Format the lines below as a JSON list of strings with one string per line, leaving out blank lines.

========================================

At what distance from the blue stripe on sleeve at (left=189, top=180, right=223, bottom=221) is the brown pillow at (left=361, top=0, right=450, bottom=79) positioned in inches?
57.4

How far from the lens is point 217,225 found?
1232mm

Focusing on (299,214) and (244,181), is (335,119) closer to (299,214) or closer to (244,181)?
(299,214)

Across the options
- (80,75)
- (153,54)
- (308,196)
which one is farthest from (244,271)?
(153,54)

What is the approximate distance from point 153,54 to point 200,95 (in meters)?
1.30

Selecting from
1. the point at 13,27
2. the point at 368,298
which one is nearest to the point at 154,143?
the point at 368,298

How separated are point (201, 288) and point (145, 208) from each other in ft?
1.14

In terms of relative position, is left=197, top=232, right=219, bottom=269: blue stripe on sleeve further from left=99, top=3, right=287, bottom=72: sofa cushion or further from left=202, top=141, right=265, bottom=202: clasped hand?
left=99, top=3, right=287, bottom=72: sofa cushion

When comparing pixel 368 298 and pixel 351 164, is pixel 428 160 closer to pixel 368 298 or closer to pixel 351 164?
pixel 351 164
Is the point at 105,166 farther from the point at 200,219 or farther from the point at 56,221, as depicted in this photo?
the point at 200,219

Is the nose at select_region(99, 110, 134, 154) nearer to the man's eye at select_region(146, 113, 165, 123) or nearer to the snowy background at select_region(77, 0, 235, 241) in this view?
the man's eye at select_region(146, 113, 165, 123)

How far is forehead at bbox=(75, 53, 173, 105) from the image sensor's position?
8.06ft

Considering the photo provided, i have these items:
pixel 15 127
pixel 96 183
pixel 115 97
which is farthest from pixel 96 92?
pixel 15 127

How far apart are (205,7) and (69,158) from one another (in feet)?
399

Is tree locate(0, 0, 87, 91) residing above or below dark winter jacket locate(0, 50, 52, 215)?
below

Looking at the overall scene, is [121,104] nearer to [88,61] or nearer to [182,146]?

========================================

### Exercise output
[
  "At what distance from the blue stripe on sleeve at (left=189, top=180, right=223, bottom=221) is the brown pillow at (left=361, top=0, right=450, bottom=79) positioned in inches?",
  "57.4",
  "How far from the lens is point 217,225 found?",
  "1232mm",
  "Focusing on (299,214) and (244,181), is (335,119) closer to (299,214) or closer to (244,181)?",
  "(299,214)",
  "Across the options",
  "- (80,75)",
  "- (153,54)",
  "- (308,196)",
  "which one is farthest from (244,271)?",
  "(153,54)",
  "What is the approximate distance from point 153,54 to point 200,95 (in meters)?",
  "1.30",
  "Selecting from",
  "1. the point at 13,27",
  "2. the point at 368,298",
  "which one is nearest to the point at 154,143?",
  "the point at 368,298",
  "How separated are point (201, 288) and point (145, 208) from each other in ft?",
  "1.14",
  "In terms of relative position, is left=197, top=232, right=219, bottom=269: blue stripe on sleeve further from left=99, top=3, right=287, bottom=72: sofa cushion or further from left=202, top=141, right=265, bottom=202: clasped hand?",
  "left=99, top=3, right=287, bottom=72: sofa cushion",
  "When comparing pixel 368 298 and pixel 351 164, is pixel 428 160 closer to pixel 368 298 or closer to pixel 351 164?",
  "pixel 351 164",
  "Is the point at 105,166 farther from the point at 200,219 or farther from the point at 56,221, as depicted in this photo?",
  "the point at 200,219",
  "Is the nose at select_region(99, 110, 134, 154) nearer to the man's eye at select_region(146, 113, 165, 123) or nearer to the snowy background at select_region(77, 0, 235, 241) in this view?",
  "the man's eye at select_region(146, 113, 165, 123)",
  "How far is forehead at bbox=(75, 53, 173, 105) from the image sensor's position?",
  "8.06ft",
  "Considering the photo provided, i have these items:",
  "pixel 15 127",
  "pixel 96 183",
  "pixel 115 97",
  "which is farthest from pixel 96 92?",
  "pixel 15 127",
  "How far apart are (205,7) and (69,158) from one another (in feet)?",
  "399",
  "Is tree locate(0, 0, 87, 91) residing above or below dark winter jacket locate(0, 50, 52, 215)?",
  "below",
  "Looking at the overall scene, is [121,104] nearer to [88,61] or nearer to [182,146]?"
]